## Exercise goal
Nothing in the data may be altered as it is transcribed.

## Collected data

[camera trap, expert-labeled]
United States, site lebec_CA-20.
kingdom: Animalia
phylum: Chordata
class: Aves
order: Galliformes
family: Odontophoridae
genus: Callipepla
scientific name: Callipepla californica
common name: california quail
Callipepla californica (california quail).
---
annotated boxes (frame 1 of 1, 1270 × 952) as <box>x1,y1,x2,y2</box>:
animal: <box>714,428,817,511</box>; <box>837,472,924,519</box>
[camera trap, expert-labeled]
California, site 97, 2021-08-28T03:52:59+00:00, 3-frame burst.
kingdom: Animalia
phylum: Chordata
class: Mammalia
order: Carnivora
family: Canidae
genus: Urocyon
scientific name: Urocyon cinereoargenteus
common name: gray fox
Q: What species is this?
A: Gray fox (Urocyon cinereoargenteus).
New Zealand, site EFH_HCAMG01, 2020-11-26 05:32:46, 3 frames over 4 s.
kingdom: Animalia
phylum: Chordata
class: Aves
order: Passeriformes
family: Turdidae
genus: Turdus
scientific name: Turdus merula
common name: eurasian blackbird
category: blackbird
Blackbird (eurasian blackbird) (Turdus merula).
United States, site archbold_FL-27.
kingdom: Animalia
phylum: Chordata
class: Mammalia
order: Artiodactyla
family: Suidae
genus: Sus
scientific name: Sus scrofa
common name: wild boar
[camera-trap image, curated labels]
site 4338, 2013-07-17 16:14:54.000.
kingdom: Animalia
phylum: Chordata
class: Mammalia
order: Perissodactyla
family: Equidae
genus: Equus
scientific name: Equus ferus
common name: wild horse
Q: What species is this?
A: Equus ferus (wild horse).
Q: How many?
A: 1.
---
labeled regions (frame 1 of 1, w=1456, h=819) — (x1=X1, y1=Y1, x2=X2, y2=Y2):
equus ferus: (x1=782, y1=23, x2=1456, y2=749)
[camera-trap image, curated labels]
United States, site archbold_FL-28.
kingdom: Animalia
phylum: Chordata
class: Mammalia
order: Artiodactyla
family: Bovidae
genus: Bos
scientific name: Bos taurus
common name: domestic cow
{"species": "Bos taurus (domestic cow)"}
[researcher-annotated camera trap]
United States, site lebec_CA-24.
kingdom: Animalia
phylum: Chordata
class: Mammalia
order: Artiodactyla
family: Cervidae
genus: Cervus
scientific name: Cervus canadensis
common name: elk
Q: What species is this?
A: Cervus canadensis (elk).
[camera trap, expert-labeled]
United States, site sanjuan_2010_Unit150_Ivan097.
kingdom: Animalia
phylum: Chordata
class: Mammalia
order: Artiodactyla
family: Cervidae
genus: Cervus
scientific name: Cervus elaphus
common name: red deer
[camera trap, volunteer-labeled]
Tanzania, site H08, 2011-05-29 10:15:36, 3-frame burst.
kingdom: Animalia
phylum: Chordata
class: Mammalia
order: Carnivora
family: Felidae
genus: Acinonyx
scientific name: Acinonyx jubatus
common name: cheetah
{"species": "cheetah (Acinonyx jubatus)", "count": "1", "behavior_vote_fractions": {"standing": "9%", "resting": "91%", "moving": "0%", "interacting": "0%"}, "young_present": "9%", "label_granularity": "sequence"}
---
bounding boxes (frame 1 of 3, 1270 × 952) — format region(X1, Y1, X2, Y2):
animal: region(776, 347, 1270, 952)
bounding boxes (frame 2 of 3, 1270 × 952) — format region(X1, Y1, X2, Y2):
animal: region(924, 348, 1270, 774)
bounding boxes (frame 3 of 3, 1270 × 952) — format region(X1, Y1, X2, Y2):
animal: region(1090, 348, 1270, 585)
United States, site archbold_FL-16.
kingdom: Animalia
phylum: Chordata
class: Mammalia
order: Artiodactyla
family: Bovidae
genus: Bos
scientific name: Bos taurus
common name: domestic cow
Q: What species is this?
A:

## Written answer
[camera trap, expert-labeled]
United States, site lebec_CA-20.
kingdom: Animalia
phylum: Chordata
class: Aves
order: Galliformes
family: Odontophoridae
genus: Callipepla
scientific name: Callipepla californica
common name: california quail
Callipepla californica (california quail).
---
annotated boxes (frame 1 of 1, 1270 × 952) as <box>x1,y1,x2,y2</box>:
animal: <box>714,428,817,511</box>; <box>837,472,924,519</box>
[camera trap, expert-labeled]
California, site 97, 2021-08-28T03:52:59+00:00, 3-frame burst.
kingdom: Animalia
phylum: Chordata
class: Mammalia
order: Carnivora
family: Canidae
genus: Urocyon
scientific name: Urocyon cinereoargenteus
common name: gray fox
Q: What species is this?
A: Gray fox (Urocyon cinereoargenteus).
New Zealand, site EFH_HCAMG01, 2020-11-26 05:32:46, 3 frames over 4 s.
kingdom: Animalia
phylum: Chordata
class: Aves
order: Passeriformes
family: Turdidae
genus: Turdus
scientific name: Turdus merula
common name: eurasian blackbird
category: blackbird
Blackbird (eurasian blackbird) (Turdus merula).
United States, site archbold_FL-27.
kingdom: Animalia
phylum: Chordata
class: Mammalia
order: Artiodactyla
family: Suidae
genus: Sus
scientific name: Sus scrofa
common name: wild boar
[camera-trap image, curated labels]
site 4338, 2013-07-17 16:14:54.000.
kingdom: Animalia
phylum: Chordata
class: Mammalia
order: Perissodactyla
family: Equidae
genus: Equus
scientific name: Equus ferus
common name: wild horse
Q: What species is this?
A: Equus ferus (wild horse).
Q: How many?
A: 1.
---
labeled regions (frame 1 of 1, w=1456, h=819) — (x1=X1, y1=Y1, x2=X2, y2=Y2):
equus ferus: (x1=782, y1=23, x2=1456, y2=749)
[camera-trap image, curated labels]
United States, site archbold_FL-28.
kingdom: Animalia
phylum: Chordata
class: Mammalia
order: Artiodactyla
family: Bovidae
genus: Bos
scientific name: Bos taurus
common name: domestic cow
{"species": "Bos taurus (domestic cow)"}
[researcher-annotated camera trap]
United States, site lebec_CA-24.
kingdom: Animalia
phylum: Chordata
class: Mammalia
order: Artiodactyla
family: Cervidae
genus: Cervus
scientific name: Cervus canadensis
common name: elk
Q: What species is this?
A: Cervus canadensis (elk).
[camera trap, expert-labeled]
United States, site sanjuan_2010_Unit150_Ivan097.
kingdom: Animalia
phylum: Chordata
class: Mammalia
order: Artiodactyla
family: Cervidae
genus: Cervus
scientific name: Cervus elaphus
common name: red deer
[camera trap, volunteer-labeled]
Tanzania, site H08, 2011-05-29 10:15:36, 3-frame burst.
kingdom: Animalia
phylum: Chordata
class: Mammalia
order: Carnivora
family: Felidae
genus: Acinonyx
scientific name: Acinonyx jubatus
common name: cheetah
{"species": "cheetah (Acinonyx jubatus)", "count": "1", "behavior_vote_fractions": {"standing": "9%", "resting": "91%", "moving": "0%", "interacting": "0%"}, "young_present": "9%", "label_granularity": "sequence"}
---
bounding boxes (frame 1 of 3, 1270 × 952) — format region(X1, Y1, X2, Y2):
animal: region(776, 347, 1270, 952)
bounding boxes (frame 2 of 3, 1270 × 952) — format region(X1, Y1, X2, Y2):
animal: region(924, 348, 1270, 774)
bounding boxes (frame 3 of 3, 1270 × 952) — format region(X1, Y1, X2, Y2):
animal: region(1090, 348, 1270, 585)
United States, site archbold_FL-16.
kingdom: Animalia
phylum: Chordata
class: Mammalia
order: Artiodactyla
family: Bovidae
genus: Bos
scientific name: Bos taurus
common name: domestic cow
Q: What species is this?
A:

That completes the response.